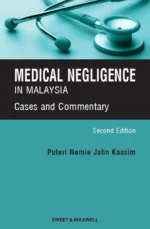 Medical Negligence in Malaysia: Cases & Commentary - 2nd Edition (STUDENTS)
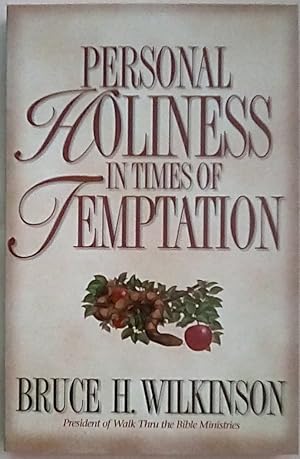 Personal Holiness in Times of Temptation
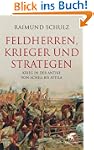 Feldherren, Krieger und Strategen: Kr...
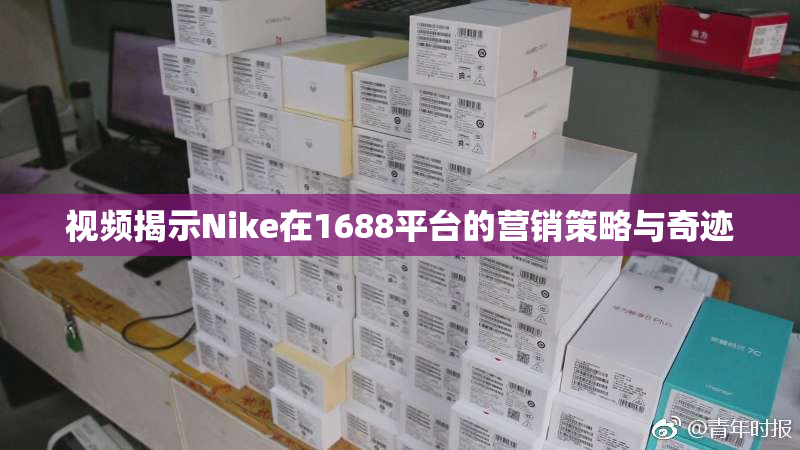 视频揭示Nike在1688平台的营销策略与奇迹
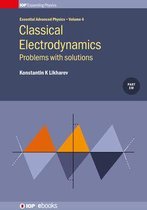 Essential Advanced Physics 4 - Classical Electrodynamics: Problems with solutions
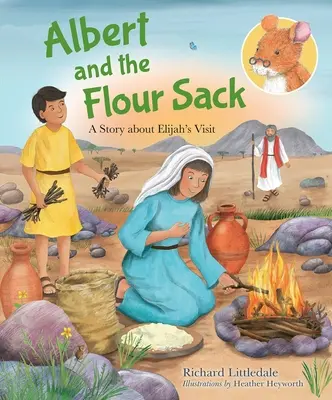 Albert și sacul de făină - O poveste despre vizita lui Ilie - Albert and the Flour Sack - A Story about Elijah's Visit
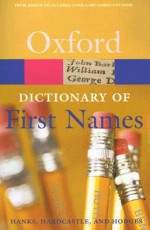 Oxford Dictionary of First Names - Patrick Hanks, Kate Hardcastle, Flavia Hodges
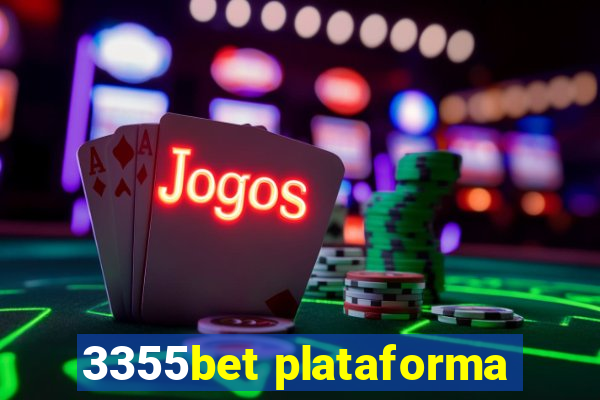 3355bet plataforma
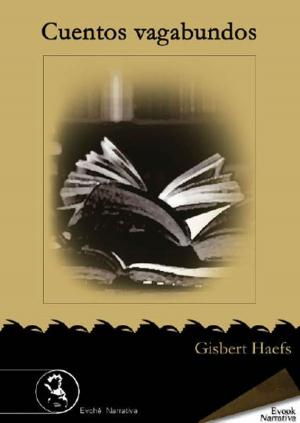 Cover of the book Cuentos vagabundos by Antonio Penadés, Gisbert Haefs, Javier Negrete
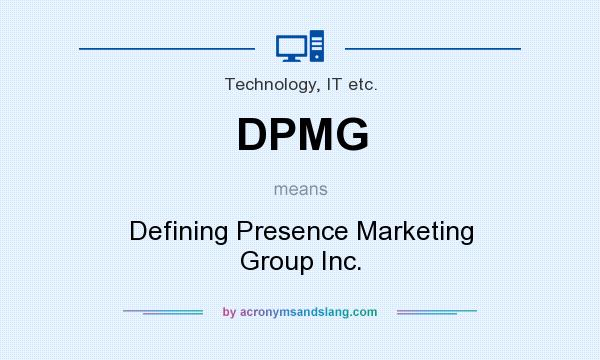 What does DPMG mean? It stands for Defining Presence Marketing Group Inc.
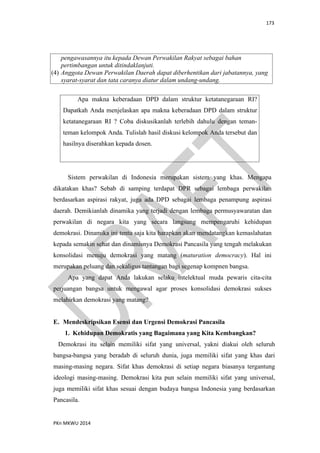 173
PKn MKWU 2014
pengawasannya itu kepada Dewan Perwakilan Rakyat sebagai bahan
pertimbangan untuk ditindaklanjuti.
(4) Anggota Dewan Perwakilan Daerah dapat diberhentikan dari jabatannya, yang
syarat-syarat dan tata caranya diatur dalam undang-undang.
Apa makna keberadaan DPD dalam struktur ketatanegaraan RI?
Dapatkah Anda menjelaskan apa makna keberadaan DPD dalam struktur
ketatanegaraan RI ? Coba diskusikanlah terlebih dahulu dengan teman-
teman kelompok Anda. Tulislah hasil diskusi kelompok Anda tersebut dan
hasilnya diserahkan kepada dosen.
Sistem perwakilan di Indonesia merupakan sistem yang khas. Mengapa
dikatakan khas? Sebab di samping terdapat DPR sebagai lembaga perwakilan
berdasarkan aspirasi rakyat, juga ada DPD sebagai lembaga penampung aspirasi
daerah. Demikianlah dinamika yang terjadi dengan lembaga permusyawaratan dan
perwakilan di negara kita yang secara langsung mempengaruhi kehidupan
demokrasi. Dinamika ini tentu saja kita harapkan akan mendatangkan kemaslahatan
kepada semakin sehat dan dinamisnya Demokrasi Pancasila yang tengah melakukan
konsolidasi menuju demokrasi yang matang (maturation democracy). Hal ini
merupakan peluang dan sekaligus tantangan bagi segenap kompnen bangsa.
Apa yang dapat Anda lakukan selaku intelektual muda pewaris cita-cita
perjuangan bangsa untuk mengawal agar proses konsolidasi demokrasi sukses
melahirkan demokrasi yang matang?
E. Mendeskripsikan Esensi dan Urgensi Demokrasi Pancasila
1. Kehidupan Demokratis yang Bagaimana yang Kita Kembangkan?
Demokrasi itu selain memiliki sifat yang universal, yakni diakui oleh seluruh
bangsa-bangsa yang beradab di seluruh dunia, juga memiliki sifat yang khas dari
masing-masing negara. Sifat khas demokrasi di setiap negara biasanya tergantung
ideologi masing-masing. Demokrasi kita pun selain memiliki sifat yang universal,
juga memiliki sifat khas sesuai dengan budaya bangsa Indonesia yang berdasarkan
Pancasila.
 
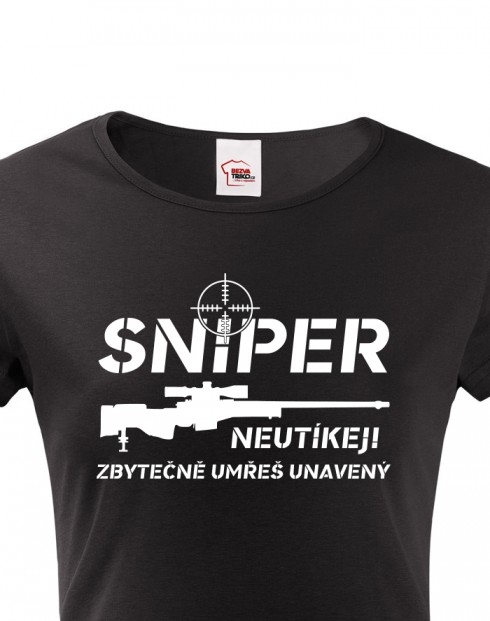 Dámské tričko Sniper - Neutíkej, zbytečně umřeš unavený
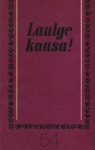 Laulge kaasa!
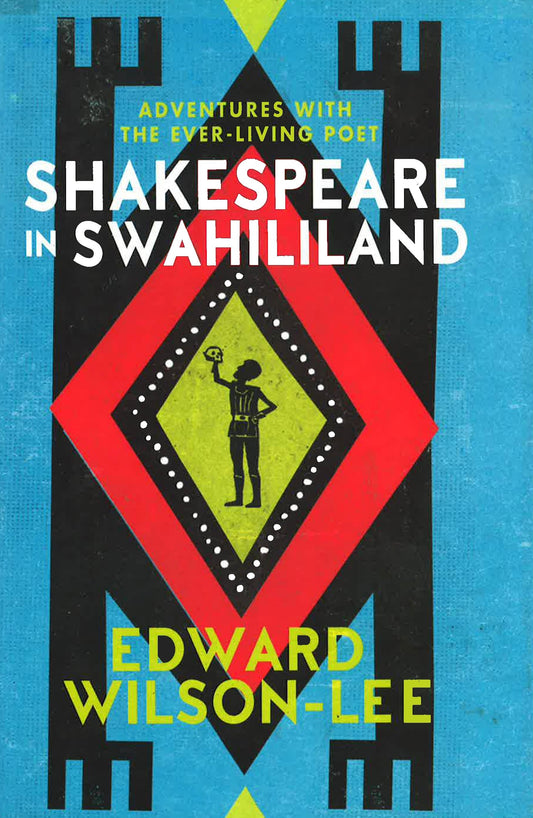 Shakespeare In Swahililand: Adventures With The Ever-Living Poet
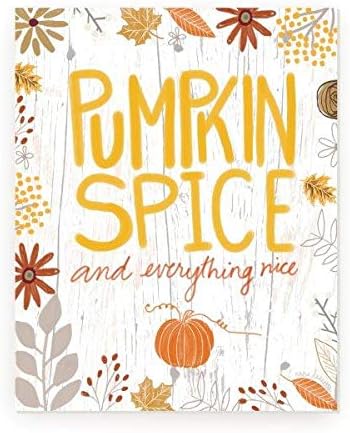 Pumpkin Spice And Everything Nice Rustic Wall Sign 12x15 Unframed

□ □ □ □ □ □ □

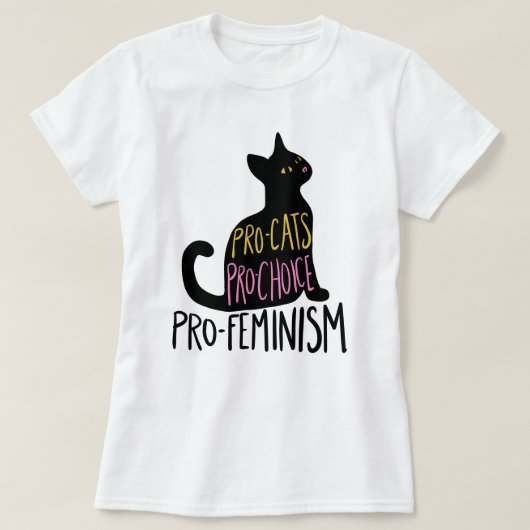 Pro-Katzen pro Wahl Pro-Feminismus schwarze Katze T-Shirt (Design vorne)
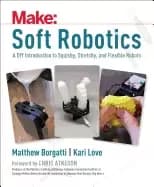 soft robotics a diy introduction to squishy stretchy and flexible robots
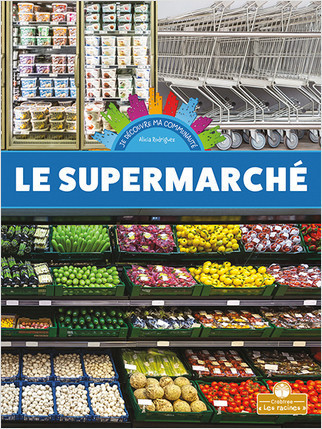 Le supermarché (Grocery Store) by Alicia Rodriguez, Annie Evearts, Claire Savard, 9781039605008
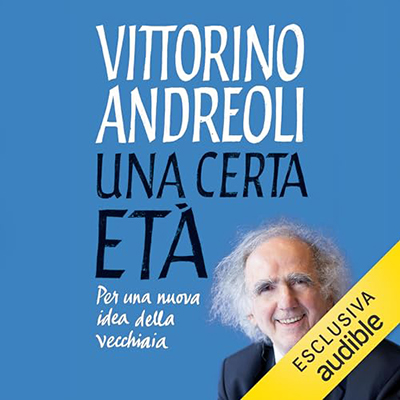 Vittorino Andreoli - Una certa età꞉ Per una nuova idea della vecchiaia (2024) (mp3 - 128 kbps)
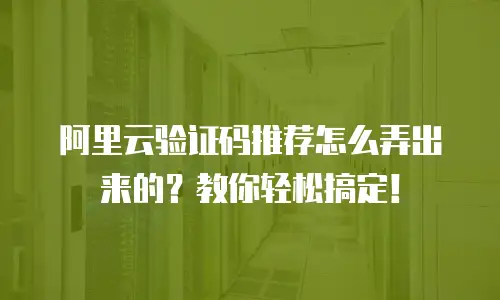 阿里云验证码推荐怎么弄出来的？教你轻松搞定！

□ □ □ □ □ □ □

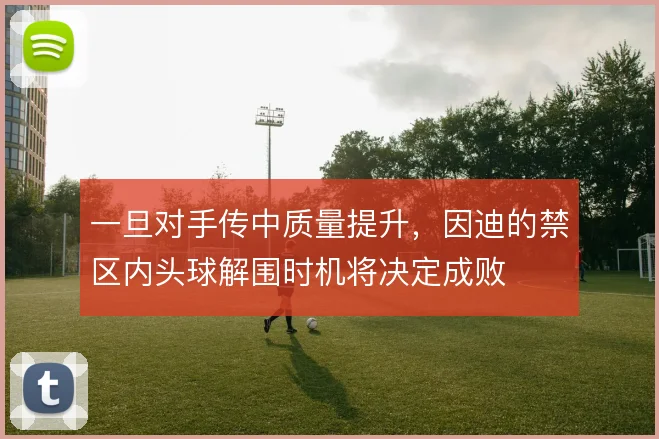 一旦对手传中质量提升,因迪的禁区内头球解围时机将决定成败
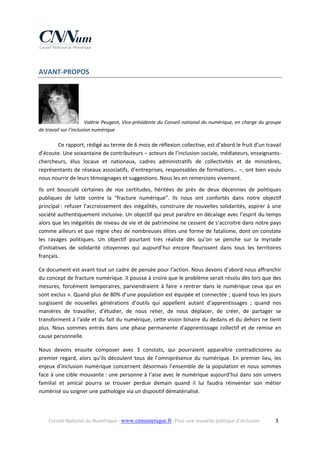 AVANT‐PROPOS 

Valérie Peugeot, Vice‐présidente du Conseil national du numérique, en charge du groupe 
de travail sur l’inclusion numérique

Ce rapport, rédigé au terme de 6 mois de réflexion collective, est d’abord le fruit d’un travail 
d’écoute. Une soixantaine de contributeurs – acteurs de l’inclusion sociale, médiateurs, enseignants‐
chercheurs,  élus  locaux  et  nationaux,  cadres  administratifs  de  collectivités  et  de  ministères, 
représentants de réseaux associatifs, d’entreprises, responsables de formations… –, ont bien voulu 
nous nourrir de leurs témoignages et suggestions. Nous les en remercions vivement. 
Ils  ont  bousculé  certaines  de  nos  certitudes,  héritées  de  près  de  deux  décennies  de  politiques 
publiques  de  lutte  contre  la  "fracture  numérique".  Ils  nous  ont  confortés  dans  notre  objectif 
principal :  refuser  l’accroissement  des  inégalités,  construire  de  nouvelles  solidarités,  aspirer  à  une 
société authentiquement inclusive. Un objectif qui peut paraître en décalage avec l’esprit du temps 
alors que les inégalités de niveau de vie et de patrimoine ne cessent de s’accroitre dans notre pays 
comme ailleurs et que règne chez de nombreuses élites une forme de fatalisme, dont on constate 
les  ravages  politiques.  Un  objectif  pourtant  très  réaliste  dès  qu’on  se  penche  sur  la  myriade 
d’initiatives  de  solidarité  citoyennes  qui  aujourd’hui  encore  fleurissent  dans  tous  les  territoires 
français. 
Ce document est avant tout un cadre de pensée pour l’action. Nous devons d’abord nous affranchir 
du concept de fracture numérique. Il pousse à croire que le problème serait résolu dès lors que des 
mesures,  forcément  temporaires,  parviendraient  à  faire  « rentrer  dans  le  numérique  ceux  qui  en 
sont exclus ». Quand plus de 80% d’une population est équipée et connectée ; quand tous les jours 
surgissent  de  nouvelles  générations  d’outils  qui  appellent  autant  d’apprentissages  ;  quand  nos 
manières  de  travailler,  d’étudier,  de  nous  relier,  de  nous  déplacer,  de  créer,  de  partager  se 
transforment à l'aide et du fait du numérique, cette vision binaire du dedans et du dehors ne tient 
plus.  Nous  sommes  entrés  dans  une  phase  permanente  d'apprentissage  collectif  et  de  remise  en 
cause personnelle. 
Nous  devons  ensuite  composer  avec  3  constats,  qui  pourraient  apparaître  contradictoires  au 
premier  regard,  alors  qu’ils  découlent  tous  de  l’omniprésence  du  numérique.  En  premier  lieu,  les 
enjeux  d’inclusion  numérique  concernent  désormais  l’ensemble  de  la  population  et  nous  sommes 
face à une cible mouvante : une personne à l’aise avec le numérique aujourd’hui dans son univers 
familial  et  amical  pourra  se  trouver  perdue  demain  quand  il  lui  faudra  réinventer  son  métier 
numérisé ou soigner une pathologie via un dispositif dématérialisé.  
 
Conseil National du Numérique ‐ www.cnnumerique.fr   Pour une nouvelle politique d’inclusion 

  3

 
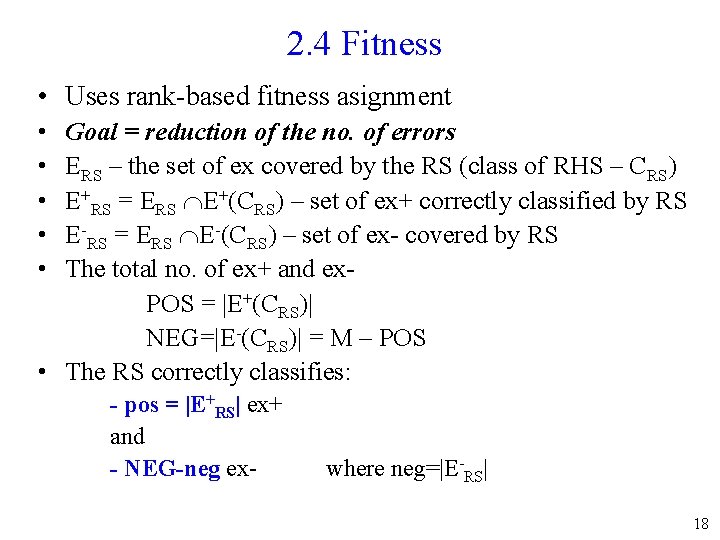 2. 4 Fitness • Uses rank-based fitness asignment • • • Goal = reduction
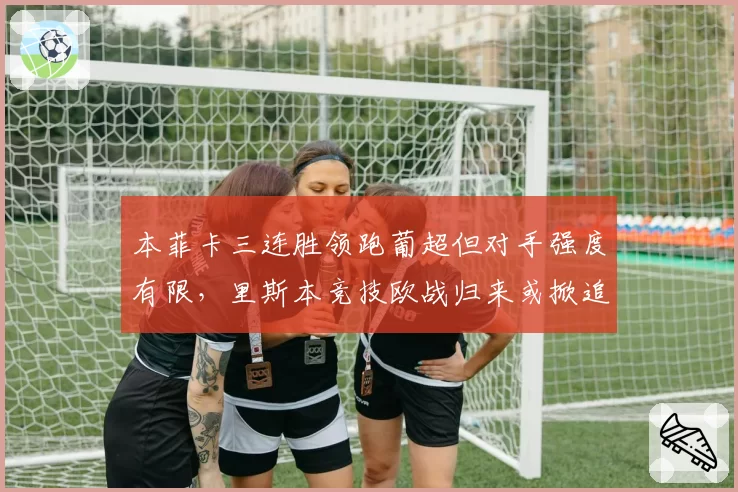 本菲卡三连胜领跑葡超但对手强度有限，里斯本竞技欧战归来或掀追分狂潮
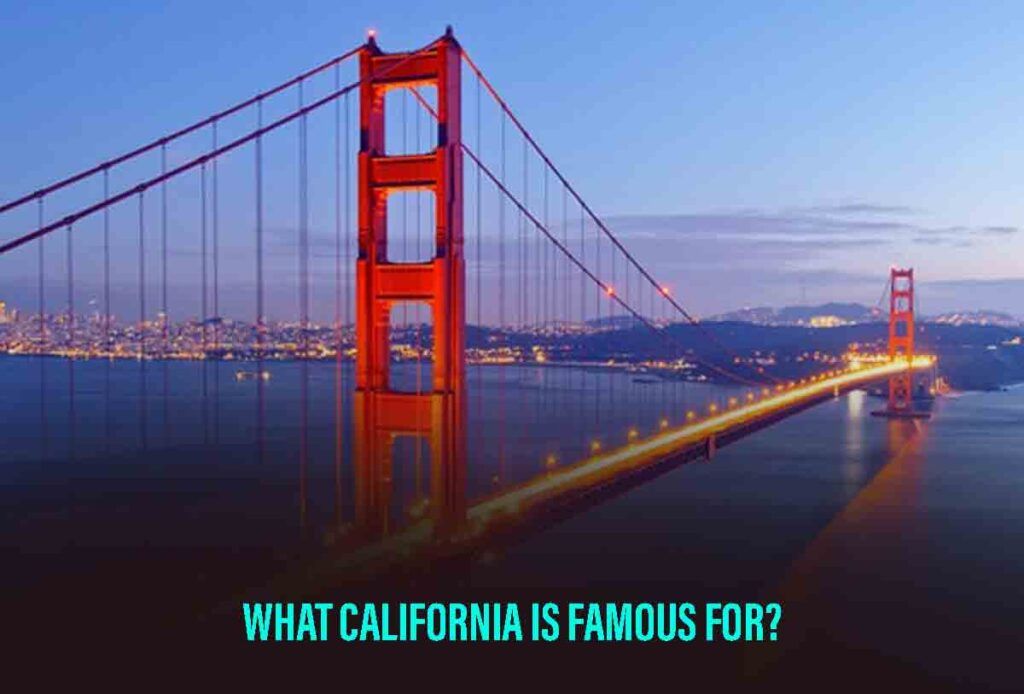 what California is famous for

□ □ □ □ □ □ □

▸ Work to complete: Filter the entries above and return only the lines holding "plus".

▸ Solution for this exercise:
sont exclus ». Quand plus de 80% d’une population est équipée et connectée ; quand tous les jours 
plus.  Nous  sommes  entrés  dans  une  phase  permanente  d'apprentissage  collectif  et  de  remise  en 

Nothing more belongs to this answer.